Шрифт:
Интервал:
Закладка:
— И что ты ему говорил?
— Сам не знаю… Так, всякую чепуху… Эх, зверь ты зверь, говорил я. Вот и все.
— И что он мог тебе ответить?
— Конечно, ничего. Но по крайней мере мог хотя бы взглянуть на меня. Но он даже не взглянул.
— Наверно, не слышал тебя.
— Ну да, ясное дело. Мне же приходилось говорить тихонько.

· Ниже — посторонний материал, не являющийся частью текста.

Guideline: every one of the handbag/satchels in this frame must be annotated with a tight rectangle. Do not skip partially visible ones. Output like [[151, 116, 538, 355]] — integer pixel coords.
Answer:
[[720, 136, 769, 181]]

Оба помолчали. Потом заговорили о другом, но под конец Карлучо вернулся к прежней теме:
— Знаешь, что я тебе скажу?
— Что?
— Я мог бы стать врачом. Только не ветеринаром.
— Почему?
— Именно поэтому. Понимаешь, они же между собой разговаривают и, конечно, один другого понимают, как, например, мы. Если ты врач и кто-то тебе говорит — у меня, мол, болит вот здесь или повыше, это хорошо. Ты можешь его понять. Но как понять, что с гиппопотамом? Или со львом? Представь себе, лежит этот царь зверей, не движется, нет у него сил повернуть голову, глядит на тебя печальными глазами, просит помощи, верит в тебя. А вдруг его мучает рак, а ты не знаешь, что с ним происходит.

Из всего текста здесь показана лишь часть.